**** EXCERPTED DATA
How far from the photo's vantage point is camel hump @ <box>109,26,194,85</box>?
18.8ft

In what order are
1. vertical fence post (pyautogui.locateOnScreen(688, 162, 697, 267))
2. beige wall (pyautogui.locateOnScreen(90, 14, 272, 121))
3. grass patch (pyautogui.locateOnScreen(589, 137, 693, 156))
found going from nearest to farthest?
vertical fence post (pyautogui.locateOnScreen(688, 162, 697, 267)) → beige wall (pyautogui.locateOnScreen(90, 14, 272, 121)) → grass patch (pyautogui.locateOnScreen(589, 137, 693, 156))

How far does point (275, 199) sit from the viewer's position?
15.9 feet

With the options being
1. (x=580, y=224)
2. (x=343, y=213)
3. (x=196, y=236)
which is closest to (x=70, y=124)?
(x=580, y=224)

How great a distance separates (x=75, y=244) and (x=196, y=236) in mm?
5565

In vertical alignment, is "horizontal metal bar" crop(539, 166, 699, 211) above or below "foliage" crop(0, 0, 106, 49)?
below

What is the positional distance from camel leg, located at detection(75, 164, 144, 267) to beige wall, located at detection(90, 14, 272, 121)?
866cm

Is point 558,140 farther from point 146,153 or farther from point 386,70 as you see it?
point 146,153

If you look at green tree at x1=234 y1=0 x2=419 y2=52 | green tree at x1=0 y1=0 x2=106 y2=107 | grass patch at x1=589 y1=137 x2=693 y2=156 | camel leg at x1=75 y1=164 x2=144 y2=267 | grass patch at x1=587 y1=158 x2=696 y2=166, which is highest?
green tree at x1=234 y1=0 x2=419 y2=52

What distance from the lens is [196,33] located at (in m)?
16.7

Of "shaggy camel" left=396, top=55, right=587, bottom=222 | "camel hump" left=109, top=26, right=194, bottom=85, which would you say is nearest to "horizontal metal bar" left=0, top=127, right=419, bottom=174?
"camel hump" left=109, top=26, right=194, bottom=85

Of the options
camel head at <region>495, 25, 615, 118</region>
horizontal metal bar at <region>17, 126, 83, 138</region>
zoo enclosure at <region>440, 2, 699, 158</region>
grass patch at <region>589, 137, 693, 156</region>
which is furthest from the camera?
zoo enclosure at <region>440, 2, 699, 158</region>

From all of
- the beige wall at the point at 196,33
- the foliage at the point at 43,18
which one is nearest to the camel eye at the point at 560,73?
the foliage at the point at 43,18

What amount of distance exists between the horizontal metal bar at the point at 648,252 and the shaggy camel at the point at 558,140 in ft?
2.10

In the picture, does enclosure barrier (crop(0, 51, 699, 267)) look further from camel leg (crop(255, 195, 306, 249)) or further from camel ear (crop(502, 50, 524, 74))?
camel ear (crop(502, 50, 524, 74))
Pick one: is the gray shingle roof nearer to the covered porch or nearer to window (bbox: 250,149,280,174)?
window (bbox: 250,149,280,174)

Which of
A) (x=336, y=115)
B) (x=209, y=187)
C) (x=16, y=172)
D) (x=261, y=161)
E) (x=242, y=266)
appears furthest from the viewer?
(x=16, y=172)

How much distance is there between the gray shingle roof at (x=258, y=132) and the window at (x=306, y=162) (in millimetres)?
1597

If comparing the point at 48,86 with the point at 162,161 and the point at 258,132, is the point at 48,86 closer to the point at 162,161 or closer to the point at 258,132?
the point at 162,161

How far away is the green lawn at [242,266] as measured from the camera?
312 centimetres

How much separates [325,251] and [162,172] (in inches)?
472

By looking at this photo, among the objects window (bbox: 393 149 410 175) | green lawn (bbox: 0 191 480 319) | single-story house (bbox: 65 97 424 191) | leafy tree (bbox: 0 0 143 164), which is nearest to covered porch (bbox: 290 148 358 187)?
********
DIRECTIONS FOR THIS TASK -
Starting at the line that contains "How much distance" and ending at the end of the records, switch "green lawn" to "grassy lawn" and write out those lines again with nothing else changed.

TASK OUTPUT -
How much distance is there between the gray shingle roof at (x=258, y=132) and the window at (x=306, y=162) (in millimetres)?
1597

If comparing the point at 48,86 with the point at 162,161 and the point at 258,132, is the point at 48,86 closer to the point at 162,161 or closer to the point at 258,132?
the point at 162,161

How far away is the grassy lawn at [242,266] as measured from the camera?
312 centimetres

How much separates [325,251] and [162,172] (in inches)?
472

By looking at this photo, among the objects window (bbox: 393 149 410 175) | grassy lawn (bbox: 0 191 480 319) | single-story house (bbox: 65 97 424 191) | leafy tree (bbox: 0 0 143 164), which is nearest to covered porch (bbox: 290 148 358 187)?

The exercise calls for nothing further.